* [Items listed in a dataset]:
╔══
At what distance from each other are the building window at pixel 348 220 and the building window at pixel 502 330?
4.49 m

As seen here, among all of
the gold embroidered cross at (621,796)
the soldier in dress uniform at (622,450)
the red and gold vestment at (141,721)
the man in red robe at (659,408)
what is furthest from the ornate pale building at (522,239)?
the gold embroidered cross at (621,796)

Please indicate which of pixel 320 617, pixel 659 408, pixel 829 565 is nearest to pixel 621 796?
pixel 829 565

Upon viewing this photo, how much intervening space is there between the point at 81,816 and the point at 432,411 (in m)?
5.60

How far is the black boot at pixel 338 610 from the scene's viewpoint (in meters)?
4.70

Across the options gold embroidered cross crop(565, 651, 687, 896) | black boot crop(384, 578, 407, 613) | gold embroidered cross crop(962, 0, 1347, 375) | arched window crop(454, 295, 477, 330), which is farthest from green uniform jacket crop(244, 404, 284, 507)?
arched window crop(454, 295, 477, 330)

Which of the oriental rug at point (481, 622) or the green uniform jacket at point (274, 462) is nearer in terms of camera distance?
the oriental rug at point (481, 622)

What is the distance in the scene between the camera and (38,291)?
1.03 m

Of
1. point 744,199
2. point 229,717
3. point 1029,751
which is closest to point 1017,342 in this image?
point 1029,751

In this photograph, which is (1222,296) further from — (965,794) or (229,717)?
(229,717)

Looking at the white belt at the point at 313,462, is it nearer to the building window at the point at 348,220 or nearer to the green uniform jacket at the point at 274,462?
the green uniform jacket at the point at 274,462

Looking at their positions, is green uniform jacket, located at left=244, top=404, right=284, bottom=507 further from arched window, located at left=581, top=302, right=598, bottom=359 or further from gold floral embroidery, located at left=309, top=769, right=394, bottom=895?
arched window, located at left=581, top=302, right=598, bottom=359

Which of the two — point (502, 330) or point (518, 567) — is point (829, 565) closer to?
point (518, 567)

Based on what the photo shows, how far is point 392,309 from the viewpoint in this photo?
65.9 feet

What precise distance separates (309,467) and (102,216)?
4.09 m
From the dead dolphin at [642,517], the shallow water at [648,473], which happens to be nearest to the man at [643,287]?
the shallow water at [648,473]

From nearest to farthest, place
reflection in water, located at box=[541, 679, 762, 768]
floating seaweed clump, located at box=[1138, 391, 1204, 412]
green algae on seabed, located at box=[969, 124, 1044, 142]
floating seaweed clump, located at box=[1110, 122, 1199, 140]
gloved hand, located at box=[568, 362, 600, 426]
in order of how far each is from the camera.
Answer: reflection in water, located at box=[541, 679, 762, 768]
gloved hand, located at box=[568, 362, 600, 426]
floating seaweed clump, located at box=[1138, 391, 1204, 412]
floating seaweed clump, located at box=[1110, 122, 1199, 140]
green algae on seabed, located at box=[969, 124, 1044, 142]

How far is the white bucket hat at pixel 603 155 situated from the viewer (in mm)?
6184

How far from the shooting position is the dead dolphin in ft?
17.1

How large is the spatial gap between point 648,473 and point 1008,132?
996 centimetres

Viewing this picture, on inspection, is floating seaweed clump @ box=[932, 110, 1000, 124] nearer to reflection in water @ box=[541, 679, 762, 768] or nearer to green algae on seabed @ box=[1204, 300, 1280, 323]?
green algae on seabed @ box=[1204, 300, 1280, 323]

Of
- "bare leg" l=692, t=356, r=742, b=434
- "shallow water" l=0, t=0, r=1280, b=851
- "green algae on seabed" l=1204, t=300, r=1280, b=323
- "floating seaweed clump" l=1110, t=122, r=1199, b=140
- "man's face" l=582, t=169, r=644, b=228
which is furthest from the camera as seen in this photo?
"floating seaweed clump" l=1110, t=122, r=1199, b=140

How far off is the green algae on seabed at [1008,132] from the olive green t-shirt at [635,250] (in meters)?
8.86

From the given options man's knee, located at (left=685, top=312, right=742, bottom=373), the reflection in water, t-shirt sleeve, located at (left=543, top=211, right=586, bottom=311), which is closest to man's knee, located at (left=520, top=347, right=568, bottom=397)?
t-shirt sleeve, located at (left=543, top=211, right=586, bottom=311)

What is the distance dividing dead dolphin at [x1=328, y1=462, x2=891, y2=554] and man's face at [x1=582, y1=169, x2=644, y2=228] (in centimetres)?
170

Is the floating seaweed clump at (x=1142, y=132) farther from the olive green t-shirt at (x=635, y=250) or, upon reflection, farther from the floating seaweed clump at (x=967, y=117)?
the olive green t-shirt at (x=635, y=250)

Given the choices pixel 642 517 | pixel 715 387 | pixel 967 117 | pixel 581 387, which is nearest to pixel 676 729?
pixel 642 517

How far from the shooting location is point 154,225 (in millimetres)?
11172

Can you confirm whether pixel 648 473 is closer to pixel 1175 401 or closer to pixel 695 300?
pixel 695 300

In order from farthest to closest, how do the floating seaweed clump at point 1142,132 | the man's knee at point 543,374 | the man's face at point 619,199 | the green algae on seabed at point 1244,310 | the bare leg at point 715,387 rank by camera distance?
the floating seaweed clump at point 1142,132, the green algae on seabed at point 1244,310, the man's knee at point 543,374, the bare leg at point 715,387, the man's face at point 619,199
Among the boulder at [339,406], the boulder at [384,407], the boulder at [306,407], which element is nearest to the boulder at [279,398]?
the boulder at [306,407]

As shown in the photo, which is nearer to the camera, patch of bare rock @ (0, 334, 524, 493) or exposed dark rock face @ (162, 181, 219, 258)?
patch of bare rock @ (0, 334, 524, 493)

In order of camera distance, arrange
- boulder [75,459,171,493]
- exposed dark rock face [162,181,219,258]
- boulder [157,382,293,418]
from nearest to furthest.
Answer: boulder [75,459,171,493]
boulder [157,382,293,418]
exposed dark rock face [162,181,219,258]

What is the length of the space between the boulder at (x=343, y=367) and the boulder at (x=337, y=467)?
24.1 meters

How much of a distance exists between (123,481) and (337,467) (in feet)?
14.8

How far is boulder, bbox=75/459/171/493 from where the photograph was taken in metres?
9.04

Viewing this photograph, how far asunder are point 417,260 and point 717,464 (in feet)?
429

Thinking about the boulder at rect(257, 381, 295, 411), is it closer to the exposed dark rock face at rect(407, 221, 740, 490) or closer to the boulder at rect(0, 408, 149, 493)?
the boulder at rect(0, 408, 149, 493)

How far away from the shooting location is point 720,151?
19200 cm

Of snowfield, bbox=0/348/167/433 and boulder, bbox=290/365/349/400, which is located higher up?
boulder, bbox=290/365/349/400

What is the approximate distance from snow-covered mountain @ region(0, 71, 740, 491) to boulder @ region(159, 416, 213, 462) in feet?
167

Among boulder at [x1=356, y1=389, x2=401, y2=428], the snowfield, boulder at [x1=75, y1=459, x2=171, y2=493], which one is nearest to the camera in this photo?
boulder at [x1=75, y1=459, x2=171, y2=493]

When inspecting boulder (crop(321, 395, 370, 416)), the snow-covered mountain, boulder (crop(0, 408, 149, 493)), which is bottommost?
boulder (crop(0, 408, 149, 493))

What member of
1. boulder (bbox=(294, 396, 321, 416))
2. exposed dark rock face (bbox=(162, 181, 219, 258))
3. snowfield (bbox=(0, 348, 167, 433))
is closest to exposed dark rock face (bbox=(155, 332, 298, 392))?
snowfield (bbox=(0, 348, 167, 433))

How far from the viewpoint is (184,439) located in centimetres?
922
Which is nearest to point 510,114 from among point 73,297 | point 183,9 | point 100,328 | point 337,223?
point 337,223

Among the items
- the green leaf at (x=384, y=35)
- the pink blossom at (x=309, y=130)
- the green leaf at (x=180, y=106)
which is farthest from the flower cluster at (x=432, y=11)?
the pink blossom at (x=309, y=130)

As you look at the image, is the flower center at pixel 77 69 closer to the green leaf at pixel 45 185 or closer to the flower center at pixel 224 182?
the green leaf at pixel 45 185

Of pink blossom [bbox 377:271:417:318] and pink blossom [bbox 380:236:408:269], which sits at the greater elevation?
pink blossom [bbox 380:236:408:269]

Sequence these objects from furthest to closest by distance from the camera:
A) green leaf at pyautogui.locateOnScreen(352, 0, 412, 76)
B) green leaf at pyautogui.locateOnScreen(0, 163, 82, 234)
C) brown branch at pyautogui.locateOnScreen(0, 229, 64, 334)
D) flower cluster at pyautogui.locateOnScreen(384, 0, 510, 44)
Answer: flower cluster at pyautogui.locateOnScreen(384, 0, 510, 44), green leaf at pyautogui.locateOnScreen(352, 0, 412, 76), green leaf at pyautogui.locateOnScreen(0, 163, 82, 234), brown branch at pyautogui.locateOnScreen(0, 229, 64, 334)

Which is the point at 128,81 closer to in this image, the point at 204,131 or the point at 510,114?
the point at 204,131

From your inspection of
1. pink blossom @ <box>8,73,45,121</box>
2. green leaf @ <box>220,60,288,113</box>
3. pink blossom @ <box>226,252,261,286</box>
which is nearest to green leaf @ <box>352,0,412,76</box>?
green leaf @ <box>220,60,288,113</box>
╚══
* [Task description]: Reproduce verbatim the lines from the one containing "Which is nearest to point" through the final line, both included.

* [Expected output]:
Which is nearest to point 510,114 from among point 73,297 | point 183,9 | point 100,328 | point 337,223?
point 337,223

Among the items
- the green leaf at (x=384, y=35)
- the pink blossom at (x=309, y=130)
- the green leaf at (x=180, y=106)
which is farthest from the flower cluster at (x=432, y=11)?
the pink blossom at (x=309, y=130)

As you look at the image, is the flower center at pixel 77 69 closer to the green leaf at pixel 45 185 or closer to the flower center at pixel 224 182?
the green leaf at pixel 45 185

Of pink blossom [bbox 377:271:417:318] and pink blossom [bbox 380:236:408:269], which sits at the greater elevation?
pink blossom [bbox 380:236:408:269]

Sequence these objects from furthest to closest by distance from the camera:
A) green leaf at pyautogui.locateOnScreen(352, 0, 412, 76)
B) green leaf at pyautogui.locateOnScreen(0, 163, 82, 234)
C) brown branch at pyautogui.locateOnScreen(0, 229, 64, 334)
D) flower cluster at pyautogui.locateOnScreen(384, 0, 510, 44)
Answer: flower cluster at pyautogui.locateOnScreen(384, 0, 510, 44), green leaf at pyautogui.locateOnScreen(352, 0, 412, 76), green leaf at pyautogui.locateOnScreen(0, 163, 82, 234), brown branch at pyautogui.locateOnScreen(0, 229, 64, 334)

Which is the point at 128,81 closer to in this image, the point at 204,131 or the point at 510,114?
the point at 204,131

From your inspection of
1. pink blossom @ <box>8,73,45,121</box>
2. green leaf @ <box>220,60,288,113</box>
3. pink blossom @ <box>226,252,261,286</box>
which is nearest to green leaf @ <box>352,0,412,76</box>?
green leaf @ <box>220,60,288,113</box>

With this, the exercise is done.